THE RABBLE shape their adaptations using a kind of dossier or scrapbook of collected texts, images and workshop photographs. These both inform the set and costume design and provide a guide for the performers as they're devising on the floor, reading the book like a sort of visual score. Sources for Frankenstein include everything from the art of Louise Bourgeois and the extravagant costumes of Alexander McQueen to Soviet beauty pageants and abandoned concrete monuments. The challenge for Davis is finding a frame for these diverse influences.
"We rely a lot on impulse. It's about having an imaginative sense of what can exist in the work, in that particular world," she explains. "We're rigorous about the details, the props and costumes. It all has to be connected."
There is no end of controversial matter exposed by this excavation. The issues of IVF and abortion loom large in the amplified Gothicism of the Doctor's clinic.
"We're looking at ghost stories and horror in general, and these are issues that come up when you try to reinvent that in a contemporary sense, and through a female lens," says Davis.

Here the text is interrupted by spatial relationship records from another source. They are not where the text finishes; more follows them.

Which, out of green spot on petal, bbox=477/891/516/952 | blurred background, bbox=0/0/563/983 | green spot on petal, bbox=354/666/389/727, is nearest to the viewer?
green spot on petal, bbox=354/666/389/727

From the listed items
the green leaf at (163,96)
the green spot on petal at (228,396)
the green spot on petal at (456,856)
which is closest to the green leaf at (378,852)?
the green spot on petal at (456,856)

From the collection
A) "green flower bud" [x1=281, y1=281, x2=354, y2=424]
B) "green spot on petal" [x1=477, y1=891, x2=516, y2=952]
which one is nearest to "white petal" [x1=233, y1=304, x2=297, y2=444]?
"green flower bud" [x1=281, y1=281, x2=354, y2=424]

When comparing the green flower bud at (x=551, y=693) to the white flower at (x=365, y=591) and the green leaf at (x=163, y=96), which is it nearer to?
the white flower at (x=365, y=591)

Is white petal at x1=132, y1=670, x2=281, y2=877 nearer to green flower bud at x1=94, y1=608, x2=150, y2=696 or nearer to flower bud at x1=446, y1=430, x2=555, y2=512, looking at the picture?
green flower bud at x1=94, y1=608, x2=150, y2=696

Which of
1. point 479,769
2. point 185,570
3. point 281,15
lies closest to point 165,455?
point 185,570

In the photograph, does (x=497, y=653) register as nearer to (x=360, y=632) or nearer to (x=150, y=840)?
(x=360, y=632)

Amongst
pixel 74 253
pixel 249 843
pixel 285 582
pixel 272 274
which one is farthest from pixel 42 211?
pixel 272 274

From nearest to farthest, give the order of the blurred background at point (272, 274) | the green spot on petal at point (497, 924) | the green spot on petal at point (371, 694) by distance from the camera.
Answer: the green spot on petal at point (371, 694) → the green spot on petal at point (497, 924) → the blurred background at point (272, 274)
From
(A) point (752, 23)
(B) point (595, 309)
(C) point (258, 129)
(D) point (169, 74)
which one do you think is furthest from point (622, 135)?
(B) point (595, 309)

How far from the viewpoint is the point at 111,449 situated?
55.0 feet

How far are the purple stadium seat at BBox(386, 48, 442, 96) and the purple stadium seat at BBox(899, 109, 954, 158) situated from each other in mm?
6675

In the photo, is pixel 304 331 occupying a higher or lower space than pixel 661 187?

And it's a busy year for Davis, with THE RABBLE also presenting Cain and Abel, the Old Testament tale of humankind's first murder, at Sydney's Belvoir, a show that riffs on the mythical significance of violence, and the many cultural reiterations of that first slaughter, from Milton to Byron, Baudelaire to Baby Jane.
It's a theme of considerable contemporary interest, as Australians wonder at the casual Saturday-night violence bubbling over in the suburbs and cities, in the streets and behind closed doors. Cain and Abel is billed as a second Genesis, this time written by women, offering a feminist renovation of this millennia-old tale of fratricidal anger.
"It's more like throwing up questions about society," says Davis. "Can we fathom a woman committing the first murder? How do we feel about a woman who is violent, who is a born murderer?"
This kind of gendered experimentation is essential to THE RABBLE's process. It's how they're able to generate such memorable intensity, probing foundational myths and seeing what new and hitherto unimagined ends can be discovered in subversion and substitution.
And it's why the company is offering yet another adaptation of Mary Shelley's well-trod road to the north, where the monster meets his – or rather her – mortal maker in a storm of fire and ice, the potential challenge it holds to received theatrical traditions and the energy this can inspire.
It is that passion for reinvention which is everything for Davis. Without passion, there is nothing.
Note: Recommended for people 18 years and over due to it’s nudity, graphic imagery, sexualised content, violence and adult themes. Some audience members may find the content contronting.